I’m not finding a lot of good stats - just scattered mentions in articles here and there - but to use an example you can find figures like youth accounting for 18% of Nevada democratic primary turnout rather than the 13% they accounted for in 2008 (when, if you’ll recall, Obama was also mobilizing youth vote). If you look at the turnout numbers, that 5% isn’t just a shift in demographics, it’s extra people voting who wouldn’t have. Sanders took 8 in 10 of those voters. If even 10% of those who wouldn’t have come out to vote get a taste for voting from being energized about sanders, that would be a 0.5% edge in the election for the democrats, which on a national level is the kind of edge that translates to a virtual automatic win.
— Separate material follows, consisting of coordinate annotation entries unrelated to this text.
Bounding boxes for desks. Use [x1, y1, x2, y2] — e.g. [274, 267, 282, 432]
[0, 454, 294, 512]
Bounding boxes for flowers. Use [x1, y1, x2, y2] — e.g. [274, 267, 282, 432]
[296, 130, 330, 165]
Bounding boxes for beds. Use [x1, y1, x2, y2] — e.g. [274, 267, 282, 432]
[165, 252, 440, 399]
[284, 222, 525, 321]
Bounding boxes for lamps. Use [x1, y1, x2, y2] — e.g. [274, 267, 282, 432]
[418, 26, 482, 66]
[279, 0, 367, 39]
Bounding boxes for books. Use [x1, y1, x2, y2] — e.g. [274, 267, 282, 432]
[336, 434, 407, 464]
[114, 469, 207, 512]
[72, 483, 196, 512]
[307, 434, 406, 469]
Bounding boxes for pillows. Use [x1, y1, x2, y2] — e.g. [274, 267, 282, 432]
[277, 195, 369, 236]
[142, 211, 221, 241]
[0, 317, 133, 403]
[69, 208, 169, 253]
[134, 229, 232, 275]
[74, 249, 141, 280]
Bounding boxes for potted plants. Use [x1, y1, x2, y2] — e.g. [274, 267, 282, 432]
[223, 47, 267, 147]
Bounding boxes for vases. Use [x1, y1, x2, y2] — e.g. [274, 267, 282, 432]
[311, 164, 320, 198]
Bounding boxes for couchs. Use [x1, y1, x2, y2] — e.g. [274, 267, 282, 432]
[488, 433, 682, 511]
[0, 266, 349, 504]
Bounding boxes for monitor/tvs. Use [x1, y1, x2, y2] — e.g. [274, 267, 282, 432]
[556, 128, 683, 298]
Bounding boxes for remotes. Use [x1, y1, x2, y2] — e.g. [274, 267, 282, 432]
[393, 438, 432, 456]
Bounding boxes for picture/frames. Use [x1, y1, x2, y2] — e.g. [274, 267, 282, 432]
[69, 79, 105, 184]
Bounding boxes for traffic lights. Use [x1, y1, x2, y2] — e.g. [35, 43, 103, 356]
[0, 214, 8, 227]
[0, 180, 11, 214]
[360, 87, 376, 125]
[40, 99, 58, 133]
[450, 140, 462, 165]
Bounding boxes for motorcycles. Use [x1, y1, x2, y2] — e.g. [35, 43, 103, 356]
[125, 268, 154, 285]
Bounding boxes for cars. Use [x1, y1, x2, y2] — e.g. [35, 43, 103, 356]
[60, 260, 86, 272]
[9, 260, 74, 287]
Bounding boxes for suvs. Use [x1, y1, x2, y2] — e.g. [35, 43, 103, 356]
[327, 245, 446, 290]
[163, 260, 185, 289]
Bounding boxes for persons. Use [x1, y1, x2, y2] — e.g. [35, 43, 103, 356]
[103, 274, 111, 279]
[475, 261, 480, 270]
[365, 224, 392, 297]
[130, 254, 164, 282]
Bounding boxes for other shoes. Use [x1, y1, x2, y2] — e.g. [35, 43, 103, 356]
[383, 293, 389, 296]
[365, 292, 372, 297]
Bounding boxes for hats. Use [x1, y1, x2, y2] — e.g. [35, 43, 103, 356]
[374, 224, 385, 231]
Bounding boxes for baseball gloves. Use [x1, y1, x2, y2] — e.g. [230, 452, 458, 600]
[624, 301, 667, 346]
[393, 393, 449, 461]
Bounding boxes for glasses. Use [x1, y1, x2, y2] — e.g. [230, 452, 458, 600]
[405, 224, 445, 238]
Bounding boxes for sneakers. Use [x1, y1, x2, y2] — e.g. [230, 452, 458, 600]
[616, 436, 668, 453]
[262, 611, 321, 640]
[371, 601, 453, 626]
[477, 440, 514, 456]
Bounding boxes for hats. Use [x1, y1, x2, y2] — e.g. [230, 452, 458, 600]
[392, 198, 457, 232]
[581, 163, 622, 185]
Sanders is not sabotaging Clinton’s campaign, he is campaigning to win. Obviously if he beat Clinton for the nomination that would “greatly” hurt Clinton’s chances of winning the presidency, but if he doesn’t win (and it looks very unlikely that he will) then he is almost certain helping her.
Clinton, on the other hand, is sabotaging her own chances drastically by viewing Sanders and his campaign as her enemy. Maybe Clinton felt like she had to call Sanders supporters stupid children in order to beat Sanders (though I can’t imagine how it helped her at all) but by doing so she hurt herself in the general. Maybe establishment democrats felt it was somehow important (again, why?) to them to paint Sanders supporters as violent in Nevada when they were not violent, but it alienated people who would have been democratic voters had they not done it.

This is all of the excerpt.